Read Burning the Days Online

Authors: James Salter

Burning the Days (44 page)

When we finished lunch he insisted on seeing me to the door. We walked down the five flights and in the entrance said goodbye. He had been a lieutenant colonel at twenty-four, in France. They had wanted him to stay in, but he decided not to. I would understand the reason, he said. “There was no one to talk to.”

In the street I jotted down the name of the book,
Disenchantment,
by C. E. Montague.

He died a few months later, on Bastille Day, as it happened. I was in France at the time and felt a shock as I read it in the paper. In the obituary there was something I had forgotten or never knew: He had the DSC.

——

In a black shirt and Texas tie with a beaded steer’s-head holding it, John Masters appeared. It was in the country, New City, on South Mountain Road. He was tall and stern of appearance as befitted a former English officer. High on his cheeks were clumps of long, untrimmed hair, a mark of caste. “Bugger tufts,” he explained without elaboration. He had served in the British Indian Army. Eventually, in a history of the war in the Pacific, I came across an account he had written of a battle in Burma, his battalion in defense of a hill in the jungle against overwhelming Japanese attacks, an episode, like many others, of which I never heard him speak. They were part, perhaps, of his authority. It was to his
house one would hurry in case of grave danger. He would know without hesitation what to do.

There was a night we had invited people to see a film never shown in theaters but nonetheless legendary, the hymn that Leni Riefenstahl had created of the Nazi rally in Nuremberg in 1934. It opened with Wagner, and a Junkers transport flying through ethereal clouds, bringing the German leader to the ancient city. Masters and his wife arrived late.
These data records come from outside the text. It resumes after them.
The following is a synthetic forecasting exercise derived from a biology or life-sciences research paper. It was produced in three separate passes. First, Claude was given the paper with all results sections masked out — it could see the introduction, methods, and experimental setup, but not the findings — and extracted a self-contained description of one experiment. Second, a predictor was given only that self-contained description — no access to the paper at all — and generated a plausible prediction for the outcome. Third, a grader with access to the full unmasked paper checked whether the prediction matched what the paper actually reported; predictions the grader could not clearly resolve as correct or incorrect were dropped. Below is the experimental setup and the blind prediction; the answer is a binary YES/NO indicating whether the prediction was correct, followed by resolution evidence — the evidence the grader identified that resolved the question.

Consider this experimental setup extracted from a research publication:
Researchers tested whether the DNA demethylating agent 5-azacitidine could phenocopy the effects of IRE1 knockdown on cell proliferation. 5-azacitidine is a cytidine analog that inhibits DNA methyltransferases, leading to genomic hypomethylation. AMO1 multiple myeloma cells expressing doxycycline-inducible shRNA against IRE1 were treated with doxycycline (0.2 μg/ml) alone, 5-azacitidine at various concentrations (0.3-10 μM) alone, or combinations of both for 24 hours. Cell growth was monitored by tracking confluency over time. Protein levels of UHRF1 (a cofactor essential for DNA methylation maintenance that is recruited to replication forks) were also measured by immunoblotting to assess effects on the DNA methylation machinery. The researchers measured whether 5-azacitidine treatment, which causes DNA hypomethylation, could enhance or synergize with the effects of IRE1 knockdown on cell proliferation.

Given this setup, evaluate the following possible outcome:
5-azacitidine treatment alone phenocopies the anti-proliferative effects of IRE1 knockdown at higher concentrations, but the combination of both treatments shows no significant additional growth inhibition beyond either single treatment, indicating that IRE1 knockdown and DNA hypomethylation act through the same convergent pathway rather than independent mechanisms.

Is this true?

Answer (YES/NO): NO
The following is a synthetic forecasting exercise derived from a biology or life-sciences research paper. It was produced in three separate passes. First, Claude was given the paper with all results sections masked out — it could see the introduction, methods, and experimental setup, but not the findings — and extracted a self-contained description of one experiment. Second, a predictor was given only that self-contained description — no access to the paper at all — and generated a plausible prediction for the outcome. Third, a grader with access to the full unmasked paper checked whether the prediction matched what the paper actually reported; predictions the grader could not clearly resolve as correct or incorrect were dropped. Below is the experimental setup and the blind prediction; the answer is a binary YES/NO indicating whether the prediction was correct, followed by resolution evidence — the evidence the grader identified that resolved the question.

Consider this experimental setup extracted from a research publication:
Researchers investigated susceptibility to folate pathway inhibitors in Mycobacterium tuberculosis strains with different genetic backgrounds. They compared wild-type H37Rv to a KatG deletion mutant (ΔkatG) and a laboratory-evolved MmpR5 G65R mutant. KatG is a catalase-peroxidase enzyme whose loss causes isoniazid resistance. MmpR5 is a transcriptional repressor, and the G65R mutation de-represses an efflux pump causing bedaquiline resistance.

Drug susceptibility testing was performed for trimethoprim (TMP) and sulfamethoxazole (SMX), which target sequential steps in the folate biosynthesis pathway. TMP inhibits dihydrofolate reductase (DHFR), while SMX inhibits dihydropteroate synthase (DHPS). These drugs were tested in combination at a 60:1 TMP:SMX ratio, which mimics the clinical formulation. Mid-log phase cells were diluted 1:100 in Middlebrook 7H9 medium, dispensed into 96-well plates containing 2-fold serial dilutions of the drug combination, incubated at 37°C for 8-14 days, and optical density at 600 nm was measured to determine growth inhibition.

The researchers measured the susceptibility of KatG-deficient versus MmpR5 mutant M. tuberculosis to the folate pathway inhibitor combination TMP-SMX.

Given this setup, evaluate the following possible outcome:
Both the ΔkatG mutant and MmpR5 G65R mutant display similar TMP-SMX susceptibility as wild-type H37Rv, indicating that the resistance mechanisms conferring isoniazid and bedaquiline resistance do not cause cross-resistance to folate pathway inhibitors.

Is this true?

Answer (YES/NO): NO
They were standing in the doorway as Hitler was seen, deep in his thoughts, looking out one of the aircraft windows. “I don’t think I want to watch this,” Masters said, and with his wife he turned and walked out.

Behind his best-selling books,
Bhowani Junction
and
Nightrunners of Bengal,
there was the organization of a military campaign. On large index cards were written detailed descriptions of his characters—date of birth, schooling, color of hair and eyes. On larger paper the chronology of events was laid out. He had studied the business of writing in a very methodical way. He had worked out firm principles. Never lose focus or take the spotlight from where it belongs, he told me. If a main character is a woman, say, and she is going up in an elevator, don’t begin to describe the elevator operator. That would loosen the grip.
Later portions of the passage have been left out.